In walked his other butler Donald Trump carrying in his mail.
He looked through it. There were some credit card applications with a fixed rate of 60%, some catalogue mailers, and his first credit card bill for his KOLOB Express Card.
He opened it up and started gasping.
"Oh my Gawd!" Rood swore. Gates looked up.
"Is there a problem sir?" He asked, relieved for a respite from doing the clippings.
"How could I have spent 14 TRILLION Dollars!?" Rood said angrily. He looked down further to read
Minimum Payment Due: 28 Billion Dollars
"Hey Bill?" Rood asked.
"Yes?"
"Could you spot me a few Billion? I promise to pay it back."
"Certainly not!" Bill got up and walked out.
Bishop Rood called the number listed on the form for the payment department.
"KOLOB Express Payment Processing Department, how can I help you?" A pleasant female voice said on the other end.
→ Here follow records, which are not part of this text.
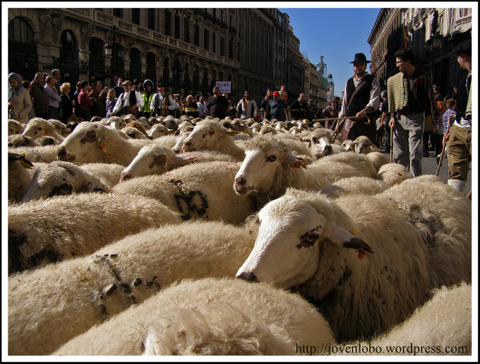 ovejas-alcala-madrid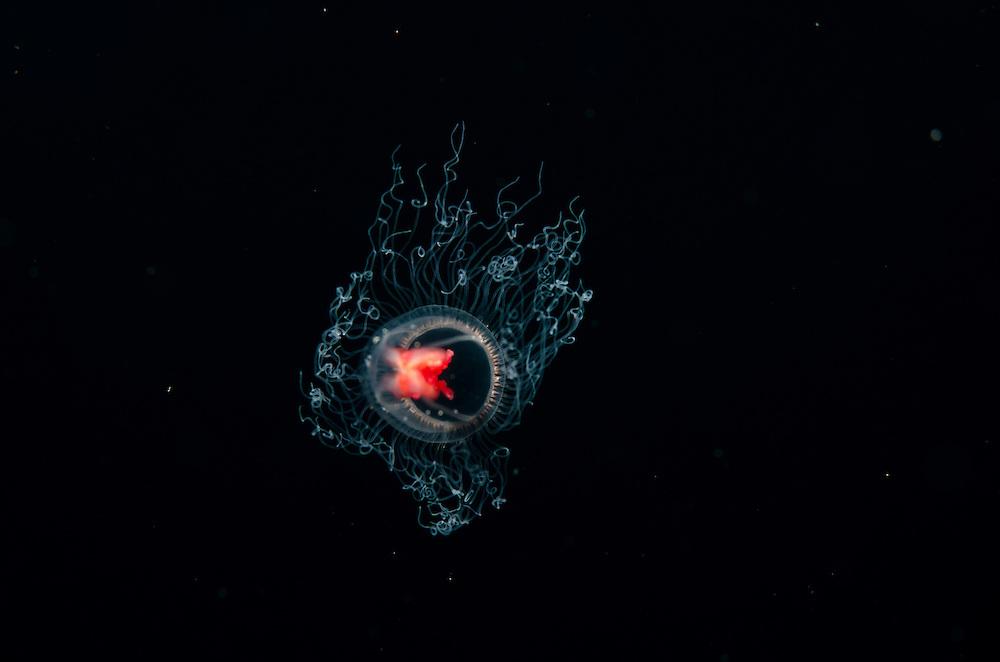 Turritopsis sp, Unknown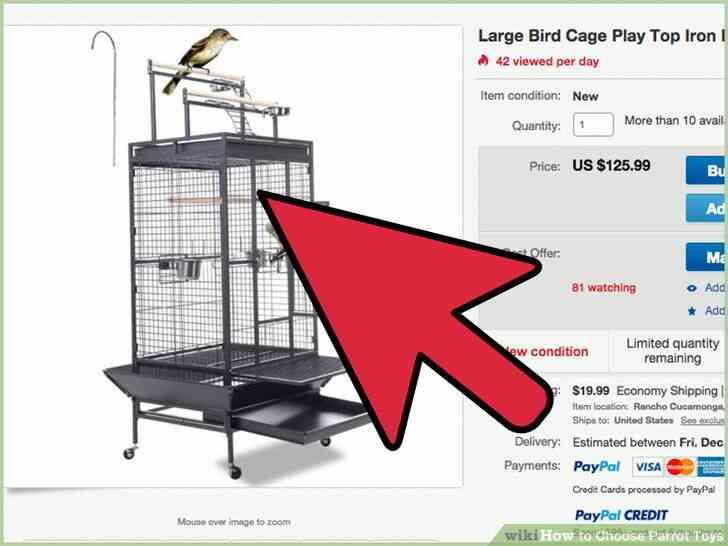 Imagen titulada Elegir Parrot Juguetes Paso 1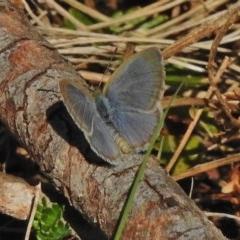 Zizina otis (Common Grass-blue) at Namadgi National Park - 30 Oct 2018 by JohnBundock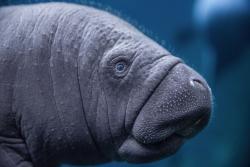 Sensacja wewrocławskim zoo  - na świat przyszedł manat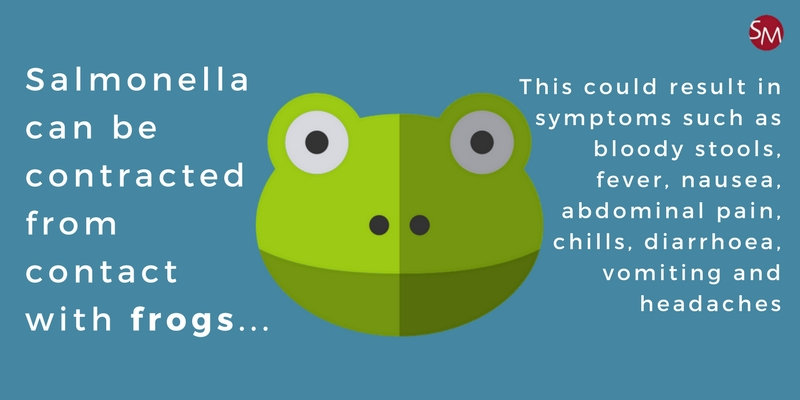 The risk of contracting Salmonella from frogs on holiday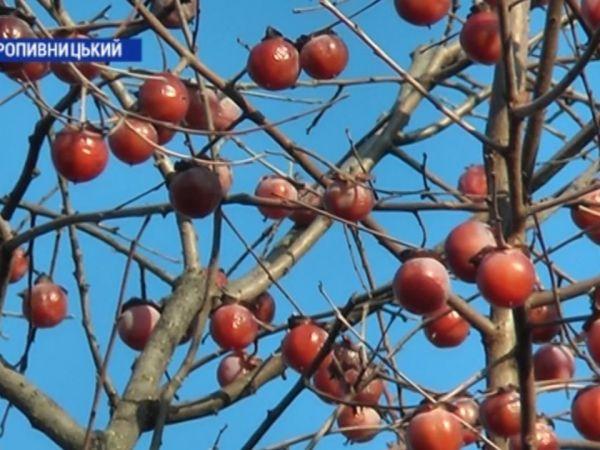 Кропивничанин вирощує американську хурму (ВІДЕО)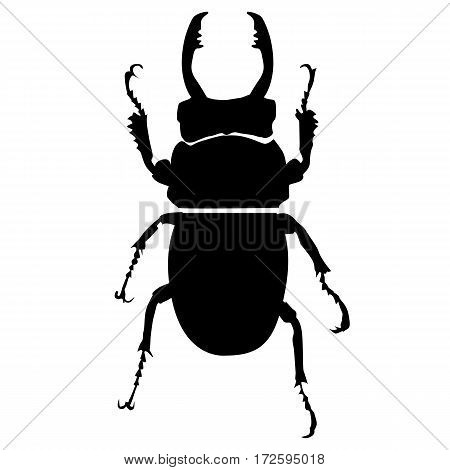 icon silhouette bug on white background. template vector illustration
"Um. Yes, now if I understand right, I have an unlimited grace period to pay my bills?" Rood asked.
"Yes, that is correct as long as you remember to pay the minimum payment each month." the Agent answered.
"Ah, can I pay my credit card with my credit card." Rood asked.
"I am afraid that's not possible." The agent said.
"Dammit!" Rood swore, "um I owe a minimum of 28 Billion dollars. What am I supposed to pay that off with?"
"Do you have any other credit cards or other collateral?"
"No?" Rood said quietly
"It says here that you just bought the country of the Yemen Republic. You could use that as collateral against the bill."
"But I like the Yemen Republic. They have some nice golf courses there." Rood protested.
"Well you have to use something for collateral against a payment or we will be forced to seize all of your property." The agent said.
"Well, I guess it's Yemen then." Rood said defeated.
It was quite a shock of horror to all the people in Yemen when an exact outline of the polital boundaries of the country started ripping from the Earth and then moving rapidly though space to a far away place where the KOLOB Expresses headquarters were located. Over 30 million people died that day , either from the quakes as the whole country was moved, or by a lack of oxygen as they went further out into space leaving the atmosphere.
But Bishop Rood could sleep soundly tonight knowing he had kept his creditors off his back for another month.